Exercise requirements: Give back an exact copy of the entries beneath, minus the pictures.

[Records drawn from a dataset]
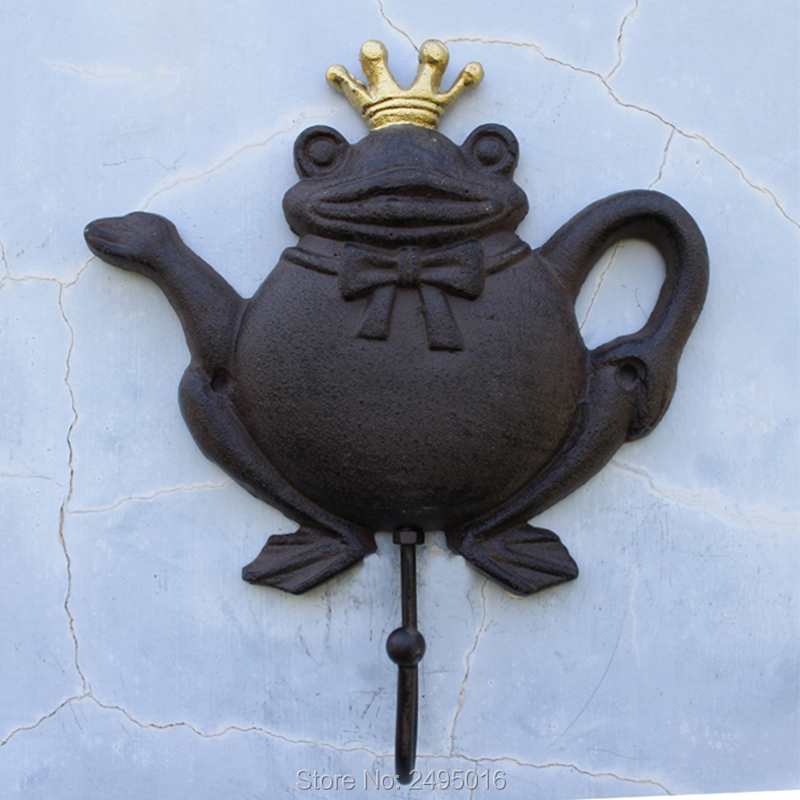 Garden Frog prince Wall Hangers Cast Iron Antique Finish for Coats, Aprons, Hats, Towels, Pot Holders, More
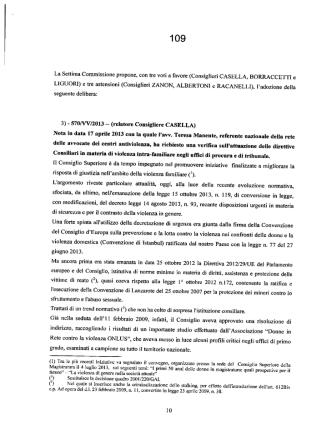 Delibera del 13/3/2014 del CSM (pdf)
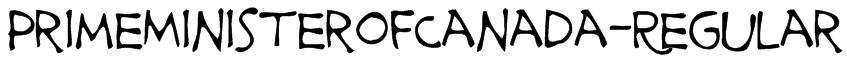 PrimeMinisterofCanada-Regular Font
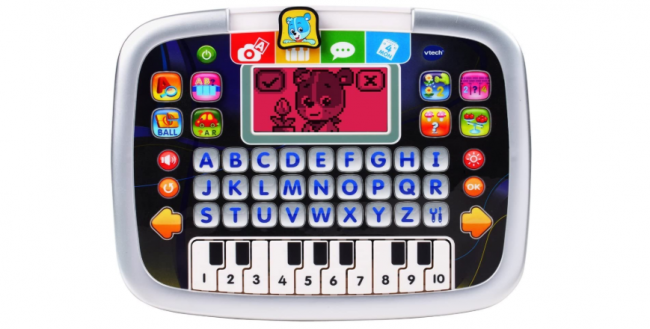 Homeschooling Essentials: Educational Vtech Toys To Keep The Fun Going While the Kids Learn!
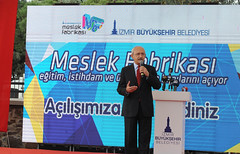 MESLEK FABRIKASI ACILISI (FOTO 3/3) (CHP FOTOGRAF) Tags: siyaset sol sosyal sosyaldemokrasi chp cumhuriyet kilicdaroglu kemal ankara politika turkey turkiye tbmm meclis izmir buyuksehir aziz kocaoglu meslek fabrikasi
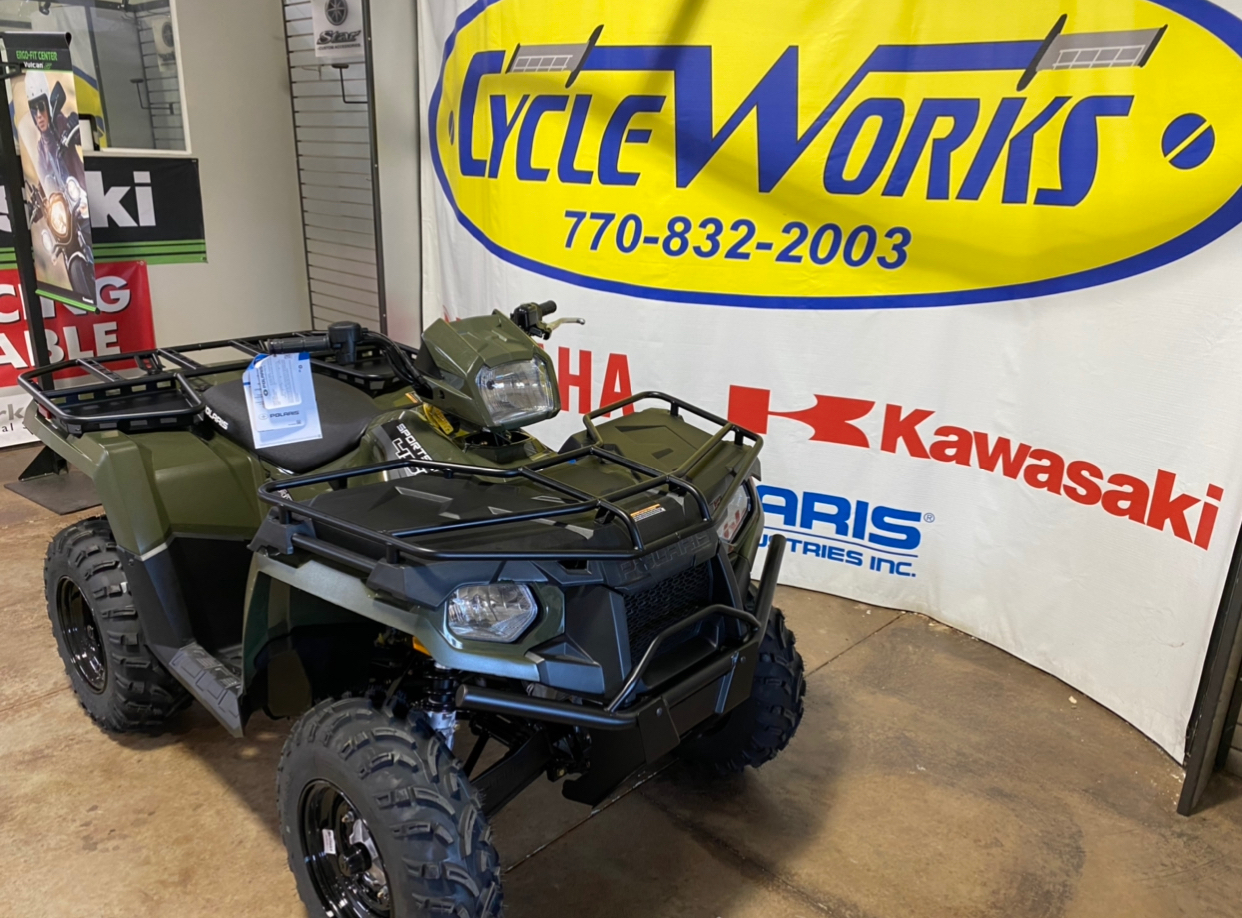 2021 Polaris Sportsman 570 in Roopville, Georgia - Photo 2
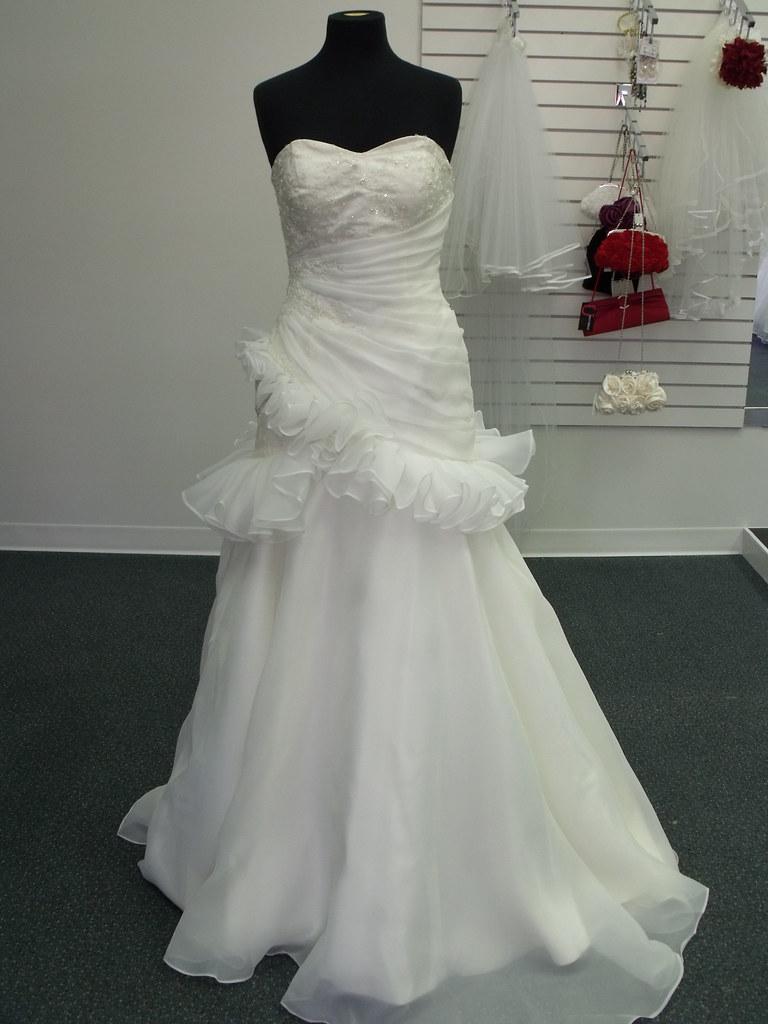 WEDDING DRESS SHOPS LONDON SHOPS LONDON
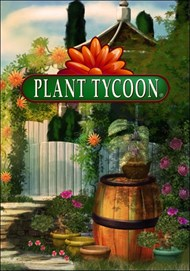 Plant Tyco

Task answer:
 Garden Frog prince Wall Hangers Cast Iron Antique Finish for Coats, Aprons, Hats, Towels, Pot Holders, More
 Delibera del 13/3/2014 del CSM (pdf)
 PrimeMinisterofCanada-Regular Font
 Homeschooling Essentials: Educational Vtech Toys To Keep The Fun Going While the Kids Learn!
 MESLEK FABRIKASI ACILISI (FOTO 3/3) (CHP FOTOGRAF) Tags: siyaset sol sosyal sosyaldemokrasi chp cumhuriyet kilicdaroglu kemal ankara politika turkey turkiye tbmm meclis izmir buyuksehir aziz kocaoglu meslek fabrikasi
 2021 Polaris Sportsman 570 in Roopville, Georgia - Photo 2
 WEDDING DRESS SHOPS LONDON SHOPS LONDON
 Plant Tyco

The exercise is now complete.